RECORDS SUPPLIED
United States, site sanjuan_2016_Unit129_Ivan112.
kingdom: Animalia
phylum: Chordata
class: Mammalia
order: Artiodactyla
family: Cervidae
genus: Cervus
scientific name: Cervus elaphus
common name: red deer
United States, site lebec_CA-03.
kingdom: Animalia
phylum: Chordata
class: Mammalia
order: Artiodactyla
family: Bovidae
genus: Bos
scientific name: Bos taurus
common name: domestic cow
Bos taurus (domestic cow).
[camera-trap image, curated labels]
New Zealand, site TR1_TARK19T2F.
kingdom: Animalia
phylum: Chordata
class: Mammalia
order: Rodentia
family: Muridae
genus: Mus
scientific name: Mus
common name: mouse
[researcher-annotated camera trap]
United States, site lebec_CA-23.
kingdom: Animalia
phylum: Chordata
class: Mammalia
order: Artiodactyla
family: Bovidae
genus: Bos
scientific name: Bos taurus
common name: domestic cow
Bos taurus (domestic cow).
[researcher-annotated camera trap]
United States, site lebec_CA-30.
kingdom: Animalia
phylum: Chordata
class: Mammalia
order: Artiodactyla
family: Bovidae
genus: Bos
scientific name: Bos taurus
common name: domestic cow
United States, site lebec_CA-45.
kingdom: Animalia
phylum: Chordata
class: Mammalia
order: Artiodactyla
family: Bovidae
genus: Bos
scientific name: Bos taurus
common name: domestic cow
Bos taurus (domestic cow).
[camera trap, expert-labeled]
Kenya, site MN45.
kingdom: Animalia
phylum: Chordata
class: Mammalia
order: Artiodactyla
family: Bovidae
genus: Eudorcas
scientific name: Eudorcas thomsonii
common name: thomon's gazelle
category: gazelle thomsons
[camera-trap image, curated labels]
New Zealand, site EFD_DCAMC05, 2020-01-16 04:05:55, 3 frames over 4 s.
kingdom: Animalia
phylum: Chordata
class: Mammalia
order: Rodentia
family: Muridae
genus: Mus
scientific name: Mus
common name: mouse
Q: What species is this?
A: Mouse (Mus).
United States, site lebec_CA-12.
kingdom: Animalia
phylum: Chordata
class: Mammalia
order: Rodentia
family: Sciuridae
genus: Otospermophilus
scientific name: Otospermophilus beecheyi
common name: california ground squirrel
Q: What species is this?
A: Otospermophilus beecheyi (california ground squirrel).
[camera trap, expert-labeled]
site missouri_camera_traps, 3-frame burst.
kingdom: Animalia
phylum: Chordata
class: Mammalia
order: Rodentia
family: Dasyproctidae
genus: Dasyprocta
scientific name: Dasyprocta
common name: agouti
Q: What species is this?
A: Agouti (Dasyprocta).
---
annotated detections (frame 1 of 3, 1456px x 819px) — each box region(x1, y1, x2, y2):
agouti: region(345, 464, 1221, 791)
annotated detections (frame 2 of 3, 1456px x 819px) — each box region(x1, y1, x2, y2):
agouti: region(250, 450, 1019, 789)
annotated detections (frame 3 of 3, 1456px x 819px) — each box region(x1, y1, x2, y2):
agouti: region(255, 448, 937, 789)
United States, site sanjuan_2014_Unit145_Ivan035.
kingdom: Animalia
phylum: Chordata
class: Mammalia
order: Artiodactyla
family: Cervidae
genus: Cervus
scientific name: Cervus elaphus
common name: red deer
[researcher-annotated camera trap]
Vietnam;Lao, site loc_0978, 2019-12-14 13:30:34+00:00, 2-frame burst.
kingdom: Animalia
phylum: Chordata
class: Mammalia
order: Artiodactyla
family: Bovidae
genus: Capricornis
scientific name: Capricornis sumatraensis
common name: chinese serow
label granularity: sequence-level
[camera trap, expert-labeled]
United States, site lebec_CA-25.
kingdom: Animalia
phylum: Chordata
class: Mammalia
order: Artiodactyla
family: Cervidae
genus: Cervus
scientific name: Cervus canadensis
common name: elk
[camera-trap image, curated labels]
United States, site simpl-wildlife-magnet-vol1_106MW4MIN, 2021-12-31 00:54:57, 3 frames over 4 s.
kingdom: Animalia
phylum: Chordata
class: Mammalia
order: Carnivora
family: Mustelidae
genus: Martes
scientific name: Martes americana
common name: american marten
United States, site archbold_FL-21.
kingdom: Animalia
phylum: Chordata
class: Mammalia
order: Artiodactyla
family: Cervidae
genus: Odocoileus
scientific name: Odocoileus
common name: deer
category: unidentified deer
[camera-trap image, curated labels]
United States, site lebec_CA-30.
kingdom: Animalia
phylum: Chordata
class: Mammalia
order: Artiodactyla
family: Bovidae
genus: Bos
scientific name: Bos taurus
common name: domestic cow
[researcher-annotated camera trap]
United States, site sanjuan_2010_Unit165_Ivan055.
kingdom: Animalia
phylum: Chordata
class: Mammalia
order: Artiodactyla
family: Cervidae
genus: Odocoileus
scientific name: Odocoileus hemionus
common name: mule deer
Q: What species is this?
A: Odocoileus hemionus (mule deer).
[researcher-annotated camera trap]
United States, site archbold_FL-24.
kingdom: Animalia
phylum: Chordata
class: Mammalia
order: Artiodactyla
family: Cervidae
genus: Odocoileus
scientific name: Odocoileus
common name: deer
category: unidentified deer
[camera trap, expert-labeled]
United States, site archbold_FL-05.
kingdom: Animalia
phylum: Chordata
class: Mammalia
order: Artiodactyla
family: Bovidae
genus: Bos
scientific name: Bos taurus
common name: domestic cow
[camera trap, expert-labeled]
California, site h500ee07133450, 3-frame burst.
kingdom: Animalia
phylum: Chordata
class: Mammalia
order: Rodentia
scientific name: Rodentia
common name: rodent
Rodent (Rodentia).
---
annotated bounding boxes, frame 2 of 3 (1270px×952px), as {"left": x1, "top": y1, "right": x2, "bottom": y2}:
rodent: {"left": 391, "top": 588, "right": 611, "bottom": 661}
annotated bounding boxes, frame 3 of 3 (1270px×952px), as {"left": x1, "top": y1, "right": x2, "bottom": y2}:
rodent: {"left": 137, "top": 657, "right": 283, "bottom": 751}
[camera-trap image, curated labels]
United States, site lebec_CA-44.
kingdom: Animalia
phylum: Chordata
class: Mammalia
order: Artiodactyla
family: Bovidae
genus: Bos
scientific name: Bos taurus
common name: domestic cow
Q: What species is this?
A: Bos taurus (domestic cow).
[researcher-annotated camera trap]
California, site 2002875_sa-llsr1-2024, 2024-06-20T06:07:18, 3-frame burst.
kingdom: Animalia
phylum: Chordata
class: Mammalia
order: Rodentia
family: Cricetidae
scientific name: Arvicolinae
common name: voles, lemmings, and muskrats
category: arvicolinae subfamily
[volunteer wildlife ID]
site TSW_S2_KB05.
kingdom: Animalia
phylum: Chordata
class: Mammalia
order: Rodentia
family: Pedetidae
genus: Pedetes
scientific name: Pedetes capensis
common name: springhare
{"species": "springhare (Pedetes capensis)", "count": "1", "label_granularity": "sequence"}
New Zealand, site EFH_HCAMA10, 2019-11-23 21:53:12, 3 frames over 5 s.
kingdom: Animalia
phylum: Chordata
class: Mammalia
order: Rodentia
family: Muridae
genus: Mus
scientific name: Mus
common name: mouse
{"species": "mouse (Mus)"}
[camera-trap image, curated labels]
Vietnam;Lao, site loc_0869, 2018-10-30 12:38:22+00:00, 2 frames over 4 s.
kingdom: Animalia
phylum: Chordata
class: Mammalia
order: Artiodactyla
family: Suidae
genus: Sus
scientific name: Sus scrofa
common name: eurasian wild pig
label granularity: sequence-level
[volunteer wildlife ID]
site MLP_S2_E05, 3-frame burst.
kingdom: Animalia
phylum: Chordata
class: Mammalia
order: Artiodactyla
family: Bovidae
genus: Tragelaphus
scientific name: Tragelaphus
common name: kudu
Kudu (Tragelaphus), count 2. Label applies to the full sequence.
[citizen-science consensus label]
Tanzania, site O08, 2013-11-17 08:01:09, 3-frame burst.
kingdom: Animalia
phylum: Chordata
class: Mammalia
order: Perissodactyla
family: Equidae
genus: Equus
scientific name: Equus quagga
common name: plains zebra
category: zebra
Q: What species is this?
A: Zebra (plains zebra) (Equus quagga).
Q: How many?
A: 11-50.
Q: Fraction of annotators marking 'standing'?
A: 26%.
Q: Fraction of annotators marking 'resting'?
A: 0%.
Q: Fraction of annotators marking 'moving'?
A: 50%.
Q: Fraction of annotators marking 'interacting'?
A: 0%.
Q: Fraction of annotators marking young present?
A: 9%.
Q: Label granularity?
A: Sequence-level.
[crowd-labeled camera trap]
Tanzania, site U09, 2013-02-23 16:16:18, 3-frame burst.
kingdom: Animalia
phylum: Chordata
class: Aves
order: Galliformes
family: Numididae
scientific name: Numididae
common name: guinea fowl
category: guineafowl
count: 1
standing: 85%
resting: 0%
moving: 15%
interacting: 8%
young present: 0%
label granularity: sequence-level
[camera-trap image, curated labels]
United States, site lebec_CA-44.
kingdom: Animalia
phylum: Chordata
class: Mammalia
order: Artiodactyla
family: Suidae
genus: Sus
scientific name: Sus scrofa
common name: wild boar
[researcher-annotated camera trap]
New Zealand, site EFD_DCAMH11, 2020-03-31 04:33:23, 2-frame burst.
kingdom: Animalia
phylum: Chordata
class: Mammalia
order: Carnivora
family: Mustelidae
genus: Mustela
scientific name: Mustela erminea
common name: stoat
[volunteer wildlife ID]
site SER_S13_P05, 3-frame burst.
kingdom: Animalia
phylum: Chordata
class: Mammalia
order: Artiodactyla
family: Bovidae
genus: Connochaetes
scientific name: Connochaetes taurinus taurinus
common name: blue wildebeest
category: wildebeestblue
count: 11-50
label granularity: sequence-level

TASK DETAILS
Search the records for the word "present" and copy out every line that holds it.

ANSWER AREA
Q: Fraction of annotators marking young present?
young present: 0%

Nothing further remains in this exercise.